Attività da svolgere |
(1) Risponda alle seguenti domande sull'estratto relativo allo SCI-Arc:
(a) Chi sono i curatori della mostra "A Confederacy of Heretics: The Architecture Gallery, Venice, 1979"?
(b) Quanti architetti esposero i loro lavori nella galleria allestita in casa di Thom Mayne?
(c) Per quale quotidiano scriveva il critico John Dreyfuss?
(2) Scriva il seguito dell'estratto sulla retrospettiva dello SCI-Arc dedicata alla Architecture Gallery, partendo dopo l'ultima frase riportata.

Estratto |
□ □ □
Lo SCI-Arc (Southern California Institute) si vanta di essere un’istituzione irrequieta. Una scuola richiede, per condizione ordinaria, un atteggiamento sperimentalista, dei confini disciplinari e professionali da laboratorio. Perciò non sorprende che, quando ha ricevuto l’incarico di realizzare una retrospettiva su quarant’anni di storia nel quadro della manifestazione del Getty Center "Pacific Standard Time Presents: Modern Architecture in L.A.", lo SCI-Arc abbia scelto i panni dell’eresia. "A Confederacy of Heretics: The Architecture Gallery, Venice, 1979", a cura di Todd Gannon, Ewan Branda e Andrew Zago, è dedicata a un periodo di nove settimane dell’autunno 1979, in cui undici architetti esposero i loro lavori in una galleria alternativa allestita in casa di Thom Mayne. I curatori hanno scovato i contenuti delle mostre della Architecture Gallery in una serie di recensioni scritte dal critico d’architettura del Los Angeles Times di quei tempi, John Dreyfuss.
□ □ □
Dati di partenza |
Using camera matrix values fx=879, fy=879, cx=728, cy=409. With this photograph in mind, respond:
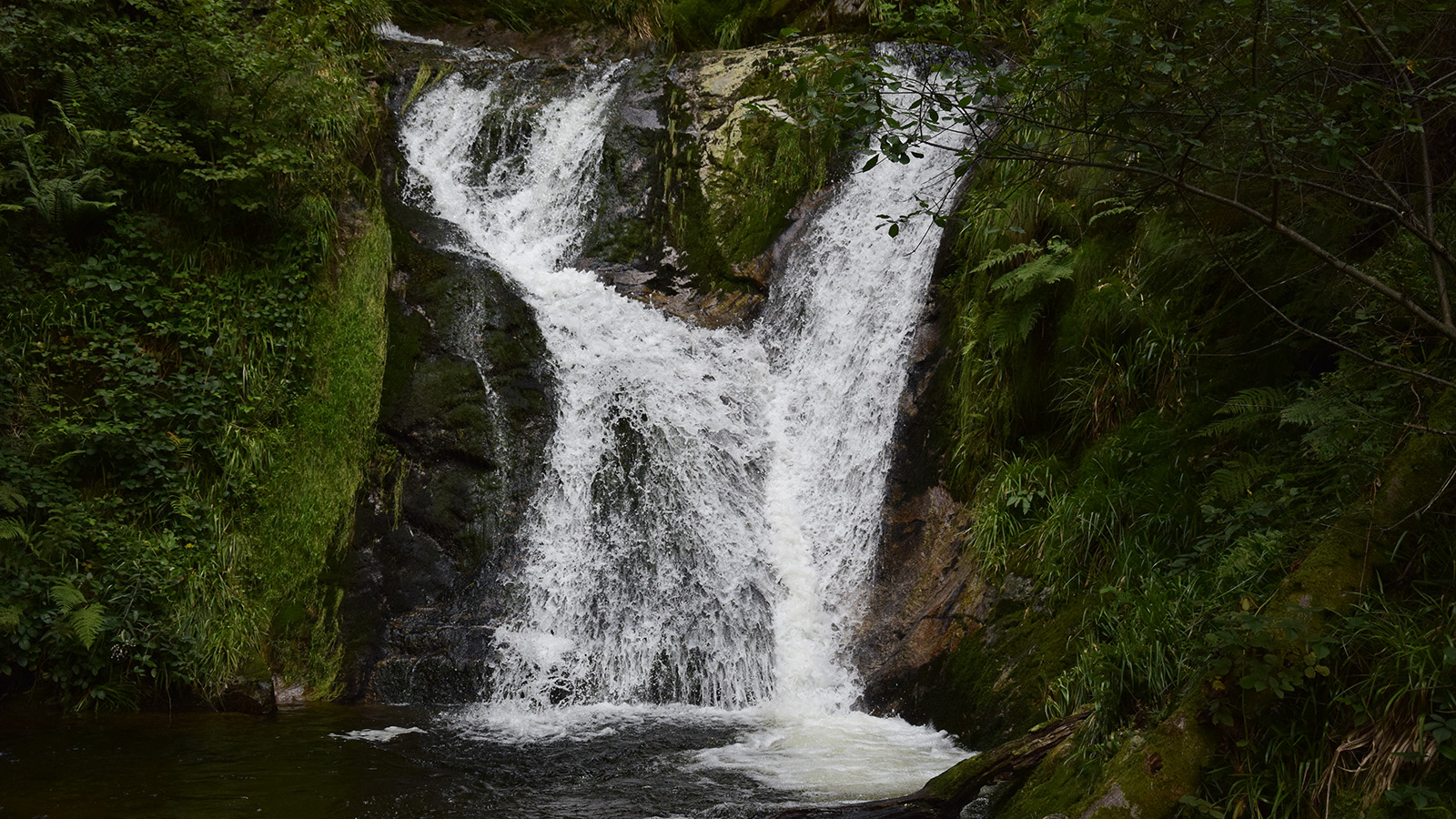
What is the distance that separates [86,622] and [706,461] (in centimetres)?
494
□ □ □
Attività svolte |
(1)
(a) Todd Gannon, Ewan Branda e Andrew Zago.
(b) Undici.
(c) Per il Los Angeles Times.

(2)
Ciascun professionista (chi più eterodosso, chi più affermato) alzava l’asticella per chi l’avrebbe seguito nel ciclo con una mostra e la relativa conferenza nella sede accademica dello SCI-Arc di Berkeley Street (tutte sono disponibili presso lo SCI-Arc Video Archive). L’elenco dei partecipanti comprende sia alcune delle più importanti personalità di Los Angeles sia nomi per i quali il Pritzker resta fuori portata: Eugene Kupper, Roland Coate Jr., Frederick Fisher, Frank Dimster, Frank Gehry, Peter de Bretteville, Morphosis (Thom Mayne e Michael Rotondi), Studio Works (Craig Hodgetts e Robert Mangurian), Eric Owen Moss. Fu Coy Howard, artista e architetto, a dare il calcio d’inizio. All’epoca ognuno di loro sentiva il prurito dell’ambizione: una mostra in una galleria rappresentava l’occasione di provare il loro valore sulla scena di Los Angeles.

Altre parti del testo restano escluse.